Castles of Orbaal
- Cover art by Eric Hotz
- Designers: Tom Dalgliesh
- Illustrators: Eric Hotz
- Publishers: Columbia Games
- Publication: 1992
- Genres: Low fantasy

= Castles of Orbaal =

1992 fantasy role-playing game supplement

Castles of Orbaal, subtitled "Arathel, Marby, Pled, Sherwyn", is a supplement published by Columbia Games in 1992 for the fantasy tabletop role-playing setting Hârn that describes four castles in one of the regions of the game.

==Contents==
Orbaal is a northern region of Hârn where viking clans from Ivinia have taken control. Castles of Orbaal describes four castles in the region, providing information about the current castle owners and notable non-player characters, as well as complete floor plans of the castles and maps of the lands surrounding each castle. Much of the information about the province of Orbaal was reprinted from the supplement Orbaal (1984).

Saved entries:
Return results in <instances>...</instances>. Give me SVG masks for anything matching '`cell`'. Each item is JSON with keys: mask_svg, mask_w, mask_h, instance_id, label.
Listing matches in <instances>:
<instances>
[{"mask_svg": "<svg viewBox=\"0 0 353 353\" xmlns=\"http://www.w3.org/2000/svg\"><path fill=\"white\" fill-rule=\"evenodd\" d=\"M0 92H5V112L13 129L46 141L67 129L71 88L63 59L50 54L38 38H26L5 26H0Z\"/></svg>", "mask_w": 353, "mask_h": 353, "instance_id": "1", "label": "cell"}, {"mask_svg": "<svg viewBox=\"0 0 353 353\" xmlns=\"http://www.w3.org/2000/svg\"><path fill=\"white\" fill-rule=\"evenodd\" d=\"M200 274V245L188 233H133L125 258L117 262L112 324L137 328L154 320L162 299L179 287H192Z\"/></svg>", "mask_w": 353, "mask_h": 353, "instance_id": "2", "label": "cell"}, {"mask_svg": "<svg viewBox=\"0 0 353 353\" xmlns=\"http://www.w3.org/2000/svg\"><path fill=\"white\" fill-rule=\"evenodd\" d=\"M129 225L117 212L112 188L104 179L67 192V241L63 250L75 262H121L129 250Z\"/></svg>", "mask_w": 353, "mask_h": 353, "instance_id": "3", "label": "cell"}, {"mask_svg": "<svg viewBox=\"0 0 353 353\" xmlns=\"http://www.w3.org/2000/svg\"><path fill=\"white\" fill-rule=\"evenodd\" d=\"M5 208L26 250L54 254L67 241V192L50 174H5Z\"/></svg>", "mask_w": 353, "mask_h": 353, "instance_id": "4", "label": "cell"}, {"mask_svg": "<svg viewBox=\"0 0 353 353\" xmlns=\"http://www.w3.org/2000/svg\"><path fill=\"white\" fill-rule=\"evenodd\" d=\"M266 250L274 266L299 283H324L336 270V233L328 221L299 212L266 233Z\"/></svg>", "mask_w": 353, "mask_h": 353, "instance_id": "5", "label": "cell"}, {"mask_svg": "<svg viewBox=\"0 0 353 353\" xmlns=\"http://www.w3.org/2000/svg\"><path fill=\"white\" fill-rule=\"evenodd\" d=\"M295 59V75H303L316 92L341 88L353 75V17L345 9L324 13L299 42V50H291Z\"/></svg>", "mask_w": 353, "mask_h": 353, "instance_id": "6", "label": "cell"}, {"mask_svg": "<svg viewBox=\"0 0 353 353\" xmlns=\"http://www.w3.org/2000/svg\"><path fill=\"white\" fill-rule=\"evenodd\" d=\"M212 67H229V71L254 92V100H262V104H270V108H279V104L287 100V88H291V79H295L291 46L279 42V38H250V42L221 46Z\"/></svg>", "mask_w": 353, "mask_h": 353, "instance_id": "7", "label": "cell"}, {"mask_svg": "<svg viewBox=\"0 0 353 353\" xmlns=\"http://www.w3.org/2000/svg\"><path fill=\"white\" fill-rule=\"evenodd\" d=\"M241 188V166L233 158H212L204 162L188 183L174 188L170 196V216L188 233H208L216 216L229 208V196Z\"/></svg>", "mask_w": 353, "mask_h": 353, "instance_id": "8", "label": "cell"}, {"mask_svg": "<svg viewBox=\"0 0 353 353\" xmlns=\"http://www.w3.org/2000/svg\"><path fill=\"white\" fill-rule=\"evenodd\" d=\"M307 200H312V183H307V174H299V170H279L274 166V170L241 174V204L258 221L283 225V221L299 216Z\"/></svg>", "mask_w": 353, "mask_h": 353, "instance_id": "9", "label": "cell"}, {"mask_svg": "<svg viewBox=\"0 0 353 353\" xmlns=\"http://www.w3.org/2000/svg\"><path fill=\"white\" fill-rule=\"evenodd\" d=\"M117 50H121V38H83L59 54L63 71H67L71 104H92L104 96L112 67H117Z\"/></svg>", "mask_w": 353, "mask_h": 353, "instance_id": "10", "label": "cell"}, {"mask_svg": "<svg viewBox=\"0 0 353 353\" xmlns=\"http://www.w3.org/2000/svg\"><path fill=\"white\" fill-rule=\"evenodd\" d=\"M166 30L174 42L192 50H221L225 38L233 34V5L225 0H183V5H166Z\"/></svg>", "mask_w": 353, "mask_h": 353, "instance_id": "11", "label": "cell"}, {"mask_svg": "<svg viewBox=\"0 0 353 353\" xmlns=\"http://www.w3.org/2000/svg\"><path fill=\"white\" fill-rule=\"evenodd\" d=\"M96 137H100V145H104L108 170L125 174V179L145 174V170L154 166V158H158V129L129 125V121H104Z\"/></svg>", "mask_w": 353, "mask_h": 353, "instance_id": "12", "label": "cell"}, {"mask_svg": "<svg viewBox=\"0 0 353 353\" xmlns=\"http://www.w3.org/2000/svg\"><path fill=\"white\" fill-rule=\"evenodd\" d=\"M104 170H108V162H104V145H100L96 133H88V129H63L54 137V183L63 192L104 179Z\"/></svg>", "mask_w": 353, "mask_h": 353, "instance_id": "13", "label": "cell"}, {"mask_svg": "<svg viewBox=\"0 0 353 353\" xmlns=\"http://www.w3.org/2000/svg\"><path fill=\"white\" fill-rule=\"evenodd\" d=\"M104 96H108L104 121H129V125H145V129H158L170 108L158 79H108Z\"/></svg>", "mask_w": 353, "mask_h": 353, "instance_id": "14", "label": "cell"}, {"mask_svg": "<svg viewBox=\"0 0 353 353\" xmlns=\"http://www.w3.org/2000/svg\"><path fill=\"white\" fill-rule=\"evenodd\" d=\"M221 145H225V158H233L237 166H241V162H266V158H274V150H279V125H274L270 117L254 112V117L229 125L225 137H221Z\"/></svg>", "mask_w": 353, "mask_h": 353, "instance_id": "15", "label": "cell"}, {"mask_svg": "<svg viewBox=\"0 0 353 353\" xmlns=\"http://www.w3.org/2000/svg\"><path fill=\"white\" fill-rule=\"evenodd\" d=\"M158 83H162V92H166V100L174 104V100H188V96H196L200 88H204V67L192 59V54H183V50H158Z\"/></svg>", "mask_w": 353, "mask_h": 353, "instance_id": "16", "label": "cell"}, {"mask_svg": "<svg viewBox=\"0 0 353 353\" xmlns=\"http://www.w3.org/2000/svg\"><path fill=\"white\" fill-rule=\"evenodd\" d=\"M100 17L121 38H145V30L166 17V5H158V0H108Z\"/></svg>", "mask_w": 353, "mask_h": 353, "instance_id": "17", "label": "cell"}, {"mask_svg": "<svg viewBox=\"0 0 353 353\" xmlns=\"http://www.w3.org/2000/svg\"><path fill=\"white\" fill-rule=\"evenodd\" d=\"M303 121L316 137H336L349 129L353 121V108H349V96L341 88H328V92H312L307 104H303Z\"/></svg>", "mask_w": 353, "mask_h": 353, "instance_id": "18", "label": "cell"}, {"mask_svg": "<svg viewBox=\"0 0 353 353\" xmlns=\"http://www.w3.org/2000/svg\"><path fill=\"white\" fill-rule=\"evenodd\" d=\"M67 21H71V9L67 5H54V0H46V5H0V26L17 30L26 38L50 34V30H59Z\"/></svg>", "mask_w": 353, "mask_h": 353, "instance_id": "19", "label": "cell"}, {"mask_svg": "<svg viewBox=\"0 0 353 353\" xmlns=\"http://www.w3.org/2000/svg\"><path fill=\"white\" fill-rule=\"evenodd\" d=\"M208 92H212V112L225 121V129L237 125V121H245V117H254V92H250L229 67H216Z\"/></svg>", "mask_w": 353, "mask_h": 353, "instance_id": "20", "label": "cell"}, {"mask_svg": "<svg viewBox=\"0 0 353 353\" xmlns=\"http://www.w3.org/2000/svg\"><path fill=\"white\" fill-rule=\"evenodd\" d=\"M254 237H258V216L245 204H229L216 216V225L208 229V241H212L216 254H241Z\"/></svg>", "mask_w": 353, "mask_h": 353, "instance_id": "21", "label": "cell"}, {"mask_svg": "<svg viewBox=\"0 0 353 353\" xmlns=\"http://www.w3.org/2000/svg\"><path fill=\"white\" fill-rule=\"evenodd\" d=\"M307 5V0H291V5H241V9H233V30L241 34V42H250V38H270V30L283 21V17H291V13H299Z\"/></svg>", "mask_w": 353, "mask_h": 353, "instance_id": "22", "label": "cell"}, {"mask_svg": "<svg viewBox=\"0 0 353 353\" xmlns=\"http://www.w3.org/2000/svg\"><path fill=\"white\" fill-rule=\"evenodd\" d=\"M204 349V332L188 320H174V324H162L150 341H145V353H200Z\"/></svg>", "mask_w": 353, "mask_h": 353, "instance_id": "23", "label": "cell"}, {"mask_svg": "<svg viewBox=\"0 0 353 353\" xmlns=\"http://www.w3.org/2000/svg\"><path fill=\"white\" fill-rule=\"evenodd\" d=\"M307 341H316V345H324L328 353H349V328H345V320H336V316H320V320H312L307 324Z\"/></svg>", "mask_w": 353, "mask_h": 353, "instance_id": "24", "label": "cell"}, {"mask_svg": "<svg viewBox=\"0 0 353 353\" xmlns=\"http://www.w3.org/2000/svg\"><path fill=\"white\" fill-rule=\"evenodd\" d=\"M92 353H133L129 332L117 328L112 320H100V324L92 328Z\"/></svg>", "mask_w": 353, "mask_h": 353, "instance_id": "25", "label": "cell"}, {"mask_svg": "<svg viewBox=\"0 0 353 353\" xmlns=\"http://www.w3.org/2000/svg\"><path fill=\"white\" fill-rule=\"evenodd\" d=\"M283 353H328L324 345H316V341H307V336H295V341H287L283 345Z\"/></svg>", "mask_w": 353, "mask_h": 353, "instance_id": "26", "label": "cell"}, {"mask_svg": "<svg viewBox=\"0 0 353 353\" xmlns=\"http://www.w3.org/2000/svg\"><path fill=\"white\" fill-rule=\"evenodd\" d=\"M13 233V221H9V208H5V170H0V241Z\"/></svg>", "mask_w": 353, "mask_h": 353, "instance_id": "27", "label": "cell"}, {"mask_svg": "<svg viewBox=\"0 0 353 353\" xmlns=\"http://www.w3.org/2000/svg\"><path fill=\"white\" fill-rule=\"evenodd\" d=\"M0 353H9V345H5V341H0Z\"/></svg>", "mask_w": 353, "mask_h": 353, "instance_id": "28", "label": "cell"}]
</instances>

What to work on:
- 1) List the four castles named in the subtitle given in the Castles of Orbaal text.
- 2) Write out the part of the Castles of Orbaal text between "1992 fantasy role-playing" and "of the game.", inclusive.

Results in order:
- 1) Arathel, Marby, Pled, Sherwyn

- 2)
1992 fantasy role-playing game supplement

Castles of Orbaal, subtitled "Arathel, Marby, Pled, Sherwyn", is a supplement published by Columbia Games in 1992 for the fantasy tabletop role-playing setting Hârn that describes four castles in one of the regions of the game.